=== Extract provided ===
>> start

We made some mistakes. We were traveling with 2 14 month olds and so I also stocked the room with groceries upon arrival ( gardengrocer.com, if anyone is interested....great service) so that I would be sure the babies had food that they like and quality that I was comfy with..... We overstocked...babies were fine finding food SOMEtimes at the restaurant ( pasta, fruit salad, bread, cheese , veggies ( and usually this was at no cost that was in addition to the DDP, since we always had too much food anyway)

Con- you eat more than you otherwise would. We actually got tired of eating. We felt forced to sometimes because we would risk wasting credits. 

For us, character and signature dining ( usually requiring 2 credits) was both good and bad.  Bad in that it is not the most economical use of your credits. you only get one meal for 2 credits, but GOOD in that it used up 2 credits so we didn't have more huge meals we felt compelled to eat. 

All that eating is exhausting. We had so many leftovers that we always had dessert in the room for later or snacks or whole meals.  Wolfgang pucks seved a whole chicken ( 18.95) as a meal and it was a WHOLE full sized roasted chicken. My nanny was so shocked when she saw it she lost her appetite and had it wrapped to get home. Well guess what? That chicken she shared with us the next day and was a whole lunch for the whole family!

Food was a bit mediocre, but not sure we would have eaten anyplace much differently..except breakfast. We prefer to eat fruit and cereal in the room in a liesurely fashion, generally and not have to schlep out to the restuarant. 

In any event, we could have done some things better and I have to say, with older teen kids it is probably worth it. We just all consantly felt like we were on food overload, but we just took unwanted desserts and snacks to our room, put them in the fridge and ate them later when you didn't feel like going anywhere, so we made it work.

So I retract my vehement recommendation against it with small kids.  10 makes it pretty economical for them and if you enjoy eating out everyday and accept that it it s alot of food. You could even share entrees at the restaurant and take one to go for later.  Then with one dinner credit you could also be taking home a lunch. You could really make it VERY economical.

>> end

=== Exercise tasks ===
**a)** Name the foods that the dining plan post says the babies sometimes found at the restaurant.
**b)** Answer these questions using the dining plan post:
(i) How many credits does character and signature dining usually require?
(ii) What price is given for the whole chicken served at Wolfgang Puck's?
(iii) What does the family prefer to eat for breakfast in the room?

=== Spatial reasoning records ===
>> start

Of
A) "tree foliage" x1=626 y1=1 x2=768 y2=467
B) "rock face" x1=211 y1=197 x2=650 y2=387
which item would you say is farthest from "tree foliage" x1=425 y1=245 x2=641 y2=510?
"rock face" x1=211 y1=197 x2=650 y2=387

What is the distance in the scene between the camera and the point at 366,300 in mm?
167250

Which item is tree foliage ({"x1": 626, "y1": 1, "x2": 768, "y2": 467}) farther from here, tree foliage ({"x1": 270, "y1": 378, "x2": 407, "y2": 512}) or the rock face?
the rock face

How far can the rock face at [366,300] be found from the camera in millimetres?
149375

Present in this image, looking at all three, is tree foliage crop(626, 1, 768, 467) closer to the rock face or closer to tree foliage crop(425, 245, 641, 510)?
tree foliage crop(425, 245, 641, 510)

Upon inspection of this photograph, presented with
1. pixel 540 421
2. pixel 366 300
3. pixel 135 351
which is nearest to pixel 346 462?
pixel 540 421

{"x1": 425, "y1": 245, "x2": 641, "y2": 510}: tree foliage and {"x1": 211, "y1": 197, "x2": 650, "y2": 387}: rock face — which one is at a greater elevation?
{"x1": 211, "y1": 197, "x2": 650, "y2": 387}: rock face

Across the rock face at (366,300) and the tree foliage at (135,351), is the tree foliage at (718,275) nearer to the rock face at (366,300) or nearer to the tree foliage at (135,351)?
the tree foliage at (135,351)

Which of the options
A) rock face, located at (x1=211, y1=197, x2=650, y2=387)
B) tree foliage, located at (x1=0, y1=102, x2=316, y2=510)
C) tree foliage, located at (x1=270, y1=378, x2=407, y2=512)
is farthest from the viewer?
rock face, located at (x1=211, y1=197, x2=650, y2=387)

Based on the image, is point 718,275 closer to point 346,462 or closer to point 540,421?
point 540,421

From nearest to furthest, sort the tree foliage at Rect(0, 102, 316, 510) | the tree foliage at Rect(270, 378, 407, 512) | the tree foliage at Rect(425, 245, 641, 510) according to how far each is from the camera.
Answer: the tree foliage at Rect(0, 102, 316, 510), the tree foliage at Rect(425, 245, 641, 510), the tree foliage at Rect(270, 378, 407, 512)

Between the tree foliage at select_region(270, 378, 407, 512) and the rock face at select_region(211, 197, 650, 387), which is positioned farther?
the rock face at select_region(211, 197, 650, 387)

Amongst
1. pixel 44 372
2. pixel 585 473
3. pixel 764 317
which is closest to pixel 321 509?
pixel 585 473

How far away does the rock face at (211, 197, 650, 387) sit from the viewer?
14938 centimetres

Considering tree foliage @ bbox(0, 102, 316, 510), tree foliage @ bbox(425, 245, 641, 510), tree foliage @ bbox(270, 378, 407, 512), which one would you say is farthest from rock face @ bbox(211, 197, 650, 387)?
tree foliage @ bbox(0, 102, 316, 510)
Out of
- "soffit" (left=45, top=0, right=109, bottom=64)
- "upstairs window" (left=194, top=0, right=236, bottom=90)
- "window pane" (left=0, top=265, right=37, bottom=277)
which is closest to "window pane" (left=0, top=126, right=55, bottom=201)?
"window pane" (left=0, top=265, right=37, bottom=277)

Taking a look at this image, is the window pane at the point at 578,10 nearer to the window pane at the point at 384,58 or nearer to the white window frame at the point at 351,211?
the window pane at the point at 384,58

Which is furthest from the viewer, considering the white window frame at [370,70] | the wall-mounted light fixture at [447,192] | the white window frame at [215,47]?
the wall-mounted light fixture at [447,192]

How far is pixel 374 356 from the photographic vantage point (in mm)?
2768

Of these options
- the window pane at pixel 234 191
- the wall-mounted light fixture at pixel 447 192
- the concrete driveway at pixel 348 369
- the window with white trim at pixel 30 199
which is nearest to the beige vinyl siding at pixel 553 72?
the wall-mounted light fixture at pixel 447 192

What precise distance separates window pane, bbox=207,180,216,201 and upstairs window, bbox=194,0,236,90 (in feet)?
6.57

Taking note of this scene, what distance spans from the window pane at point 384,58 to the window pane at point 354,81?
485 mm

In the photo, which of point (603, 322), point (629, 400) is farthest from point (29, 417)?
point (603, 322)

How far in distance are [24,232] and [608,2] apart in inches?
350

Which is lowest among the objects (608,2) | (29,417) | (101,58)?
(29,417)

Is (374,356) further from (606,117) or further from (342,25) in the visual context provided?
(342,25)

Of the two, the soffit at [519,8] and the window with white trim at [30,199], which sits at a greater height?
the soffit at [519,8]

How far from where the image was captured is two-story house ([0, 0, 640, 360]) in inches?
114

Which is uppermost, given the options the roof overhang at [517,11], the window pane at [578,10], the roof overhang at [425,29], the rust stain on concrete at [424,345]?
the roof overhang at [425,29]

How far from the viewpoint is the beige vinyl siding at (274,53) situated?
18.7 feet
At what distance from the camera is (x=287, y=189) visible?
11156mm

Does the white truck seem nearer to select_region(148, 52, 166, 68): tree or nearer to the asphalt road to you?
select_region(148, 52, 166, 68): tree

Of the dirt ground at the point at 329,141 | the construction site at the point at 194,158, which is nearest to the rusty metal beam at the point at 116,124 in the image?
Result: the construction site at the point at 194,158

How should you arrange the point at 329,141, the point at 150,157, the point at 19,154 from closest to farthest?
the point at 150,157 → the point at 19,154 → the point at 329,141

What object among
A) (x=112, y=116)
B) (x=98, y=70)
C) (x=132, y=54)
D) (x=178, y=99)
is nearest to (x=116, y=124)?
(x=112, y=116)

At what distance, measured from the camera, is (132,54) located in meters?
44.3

>> end

=== Answers for the exercise ===
**a)** Pasta, fruit salad, bread, cheese, veggies

**b)**
(i) 2 credits
(ii) 18.95
(iii) Fruit and cereal